Spatial relationship records

# # #

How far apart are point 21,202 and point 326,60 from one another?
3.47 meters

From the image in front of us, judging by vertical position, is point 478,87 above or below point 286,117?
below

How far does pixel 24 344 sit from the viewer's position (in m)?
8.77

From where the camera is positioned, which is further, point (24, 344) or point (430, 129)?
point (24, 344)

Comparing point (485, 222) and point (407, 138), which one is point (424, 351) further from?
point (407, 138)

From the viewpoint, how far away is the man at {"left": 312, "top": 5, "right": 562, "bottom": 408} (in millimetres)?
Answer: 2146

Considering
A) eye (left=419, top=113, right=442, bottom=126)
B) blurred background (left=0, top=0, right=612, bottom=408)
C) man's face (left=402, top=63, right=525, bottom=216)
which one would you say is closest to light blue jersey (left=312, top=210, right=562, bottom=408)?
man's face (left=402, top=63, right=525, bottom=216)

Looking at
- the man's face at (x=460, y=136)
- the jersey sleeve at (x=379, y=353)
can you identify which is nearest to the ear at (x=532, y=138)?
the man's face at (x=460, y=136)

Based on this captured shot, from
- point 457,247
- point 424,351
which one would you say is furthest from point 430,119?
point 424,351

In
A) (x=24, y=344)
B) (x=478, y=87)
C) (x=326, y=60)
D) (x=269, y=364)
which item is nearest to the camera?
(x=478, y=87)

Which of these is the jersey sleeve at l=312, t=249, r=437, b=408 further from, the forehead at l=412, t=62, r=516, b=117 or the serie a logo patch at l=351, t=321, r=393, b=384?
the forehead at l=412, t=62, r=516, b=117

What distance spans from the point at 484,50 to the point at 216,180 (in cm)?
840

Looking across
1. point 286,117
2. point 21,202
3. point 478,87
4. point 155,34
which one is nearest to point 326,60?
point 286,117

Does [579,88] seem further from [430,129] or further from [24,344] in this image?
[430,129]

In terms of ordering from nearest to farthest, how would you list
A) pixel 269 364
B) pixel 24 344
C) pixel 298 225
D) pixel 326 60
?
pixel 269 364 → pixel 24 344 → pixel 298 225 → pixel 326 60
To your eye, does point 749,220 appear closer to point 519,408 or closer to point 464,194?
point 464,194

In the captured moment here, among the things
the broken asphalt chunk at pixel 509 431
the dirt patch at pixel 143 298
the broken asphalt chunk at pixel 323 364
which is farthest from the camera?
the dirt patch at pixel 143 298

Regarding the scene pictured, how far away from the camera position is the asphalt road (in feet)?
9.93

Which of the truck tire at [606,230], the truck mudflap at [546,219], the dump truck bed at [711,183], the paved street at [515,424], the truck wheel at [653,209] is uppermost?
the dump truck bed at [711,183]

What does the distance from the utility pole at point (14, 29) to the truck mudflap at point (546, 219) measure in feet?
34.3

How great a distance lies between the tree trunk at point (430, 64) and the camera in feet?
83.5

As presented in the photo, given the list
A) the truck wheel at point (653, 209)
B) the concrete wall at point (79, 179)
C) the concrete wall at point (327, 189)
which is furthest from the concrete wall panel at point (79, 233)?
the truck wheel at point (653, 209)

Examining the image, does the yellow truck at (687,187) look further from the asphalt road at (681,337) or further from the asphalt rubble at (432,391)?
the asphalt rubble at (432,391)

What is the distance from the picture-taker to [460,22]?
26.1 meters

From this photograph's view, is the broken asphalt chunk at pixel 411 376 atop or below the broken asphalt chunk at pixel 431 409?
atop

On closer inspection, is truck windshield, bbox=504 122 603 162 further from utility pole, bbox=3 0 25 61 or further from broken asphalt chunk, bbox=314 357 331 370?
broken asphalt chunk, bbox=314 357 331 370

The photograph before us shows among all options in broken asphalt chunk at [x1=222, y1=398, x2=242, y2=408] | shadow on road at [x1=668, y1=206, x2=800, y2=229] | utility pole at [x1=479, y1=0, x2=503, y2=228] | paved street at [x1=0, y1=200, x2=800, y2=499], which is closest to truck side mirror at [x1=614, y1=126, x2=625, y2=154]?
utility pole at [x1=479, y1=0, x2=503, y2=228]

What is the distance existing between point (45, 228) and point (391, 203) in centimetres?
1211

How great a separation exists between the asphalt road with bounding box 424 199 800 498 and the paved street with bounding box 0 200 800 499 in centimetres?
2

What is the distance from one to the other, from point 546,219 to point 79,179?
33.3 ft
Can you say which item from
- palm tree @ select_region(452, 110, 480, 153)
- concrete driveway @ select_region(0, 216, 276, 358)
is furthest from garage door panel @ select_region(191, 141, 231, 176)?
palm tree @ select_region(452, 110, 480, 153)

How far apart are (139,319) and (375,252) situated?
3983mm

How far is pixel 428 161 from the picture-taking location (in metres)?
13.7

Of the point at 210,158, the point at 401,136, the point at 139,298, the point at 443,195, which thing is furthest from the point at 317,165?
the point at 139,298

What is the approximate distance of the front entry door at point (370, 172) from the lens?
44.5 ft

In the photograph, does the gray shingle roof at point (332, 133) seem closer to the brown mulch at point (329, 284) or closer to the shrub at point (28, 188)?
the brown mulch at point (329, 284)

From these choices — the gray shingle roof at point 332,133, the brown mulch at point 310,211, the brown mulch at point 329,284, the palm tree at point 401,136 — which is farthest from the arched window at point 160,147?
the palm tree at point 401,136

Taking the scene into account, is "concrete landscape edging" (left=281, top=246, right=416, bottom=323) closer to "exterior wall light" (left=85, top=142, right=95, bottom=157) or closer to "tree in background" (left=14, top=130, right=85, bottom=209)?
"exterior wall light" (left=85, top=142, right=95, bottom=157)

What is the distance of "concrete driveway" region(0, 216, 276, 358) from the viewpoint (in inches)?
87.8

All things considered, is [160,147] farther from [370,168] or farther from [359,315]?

# # #

Exercise task
The records above need to be transcribed in full. Keep every character unchanged.

Answer
How far apart are point 21,202 and point 326,60 from one another?
3.47 meters

From the image in front of us, judging by vertical position, is point 478,87 above or below point 286,117?
below

How far does pixel 24 344 sit from the viewer's position (in m)?
8.77

From where the camera is positioned, which is further, point (24, 344) or point (430, 129)?
point (24, 344)

Comparing point (485, 222) and point (407, 138), which one is point (424, 351) further from?
point (407, 138)

From the viewpoint, how far away is the man at {"left": 312, "top": 5, "right": 562, "bottom": 408} (in millimetres)?
Answer: 2146

Considering
A) eye (left=419, top=113, right=442, bottom=126)
B) blurred background (left=0, top=0, right=612, bottom=408)
C) man's face (left=402, top=63, right=525, bottom=216)
which one would you say is closest to light blue jersey (left=312, top=210, right=562, bottom=408)?
man's face (left=402, top=63, right=525, bottom=216)

Looking at
- the man's face at (x=460, y=136)
- the jersey sleeve at (x=379, y=353)
can you identify which is nearest to the ear at (x=532, y=138)?
the man's face at (x=460, y=136)

Based on this captured shot, from
- point 457,247
- point 424,351
which one would you say is furthest from point 430,119?
point 424,351

In
A) (x=24, y=344)
B) (x=478, y=87)
C) (x=326, y=60)
D) (x=269, y=364)
which item is nearest to the camera?
(x=478, y=87)

Which of these is the jersey sleeve at l=312, t=249, r=437, b=408 further from, the forehead at l=412, t=62, r=516, b=117 or the serie a logo patch at l=351, t=321, r=393, b=384?
the forehead at l=412, t=62, r=516, b=117

What distance spans from the point at 484,50 to the point at 216,180 (in cm)?
840

Looking across
1. point 286,117
2. point 21,202
3. point 478,87
4. point 155,34
which one is nearest to point 326,60?
point 286,117

Does [579,88] seem further from [430,129] or further from [24,344] in this image?
[430,129]

In terms of ordering from nearest to farthest, how would you list
A) pixel 269 364
B) pixel 24 344
C) pixel 298 225
D) pixel 326 60
?
pixel 269 364 → pixel 24 344 → pixel 298 225 → pixel 326 60
To your eye, does point 749,220 appear closer to point 519,408 or closer to point 464,194?
point 464,194

In the captured moment here, among the things
the broken asphalt chunk at pixel 509 431
the dirt patch at pixel 143 298
the broken asphalt chunk at pixel 323 364
which is farthest from the camera?
the dirt patch at pixel 143 298

Regarding the scene pictured, how far away from the camera position is the asphalt road (in feet)?
9.93

Which of the truck tire at [606,230], the truck mudflap at [546,219], the dump truck bed at [711,183], the paved street at [515,424], the truck wheel at [653,209] is uppermost?
the dump truck bed at [711,183]

What does the distance from the utility pole at point (14, 29) to the truck mudflap at point (546, 219) measure in feet?
34.3

How great a distance lies between the tree trunk at point (430, 64) and the camera in feet?
83.5

As presented in the photo, given the list
A) the truck wheel at point (653, 209)
B) the concrete wall at point (79, 179)
C) the concrete wall at point (327, 189)
which is furthest from the concrete wall panel at point (79, 233)?
the truck wheel at point (653, 209)

Examining the image, does the yellow truck at (687,187) look further from the asphalt road at (681,337) or further from the asphalt rubble at (432,391)?
the asphalt rubble at (432,391)

What is the distance from the picture-taker to [460,22]?
26.1 meters

From this photograph's view, is the broken asphalt chunk at pixel 411 376 atop or below the broken asphalt chunk at pixel 431 409?
atop

On closer inspection, is truck windshield, bbox=504 122 603 162 further from utility pole, bbox=3 0 25 61 or further from broken asphalt chunk, bbox=314 357 331 370?
broken asphalt chunk, bbox=314 357 331 370

The photograph before us shows among all options in broken asphalt chunk at [x1=222, y1=398, x2=242, y2=408] | shadow on road at [x1=668, y1=206, x2=800, y2=229] | utility pole at [x1=479, y1=0, x2=503, y2=228] | paved street at [x1=0, y1=200, x2=800, y2=499], which is closest to truck side mirror at [x1=614, y1=126, x2=625, y2=154]?
utility pole at [x1=479, y1=0, x2=503, y2=228]

What is the distance existing between point (45, 228) and point (391, 203) in centimetres?
1211

How great a separation exists between the asphalt road with bounding box 424 199 800 498 and the paved street with bounding box 0 200 800 499 in centimetres?
2

What is the distance from one to the other, from point 546,219 to point 79,179?
33.3 ft
Can you say which item from
- palm tree @ select_region(452, 110, 480, 153)
- concrete driveway @ select_region(0, 216, 276, 358)
is furthest from garage door panel @ select_region(191, 141, 231, 176)?
palm tree @ select_region(452, 110, 480, 153)

How far apart are (139,319) and (375,252) situated?
3983mm

How far is pixel 428 161 from the picture-taking location (in metres)?
13.7

Of the point at 210,158, the point at 401,136, the point at 139,298, the point at 443,195, which thing is furthest from the point at 317,165?
the point at 139,298

What is the approximate distance of the front entry door at point (370, 172) from the lens?
44.5 ft

In the photograph, does the gray shingle roof at point (332, 133) seem closer to the brown mulch at point (329, 284) or closer to the shrub at point (28, 188)?
the brown mulch at point (329, 284)

From these choices — the gray shingle roof at point 332,133, the brown mulch at point 310,211, the brown mulch at point 329,284, the palm tree at point 401,136 — which is farthest from the arched window at point 160,147?
the palm tree at point 401,136

Taking the scene into account, is "concrete landscape edging" (left=281, top=246, right=416, bottom=323) closer to "exterior wall light" (left=85, top=142, right=95, bottom=157) or closer to "tree in background" (left=14, top=130, right=85, bottom=209)?
"exterior wall light" (left=85, top=142, right=95, bottom=157)

What is the distance of "concrete driveway" region(0, 216, 276, 358) from the viewpoint (in inches)?
87.8

All things considered, is [160,147] farther from [370,168] or farther from [359,315]?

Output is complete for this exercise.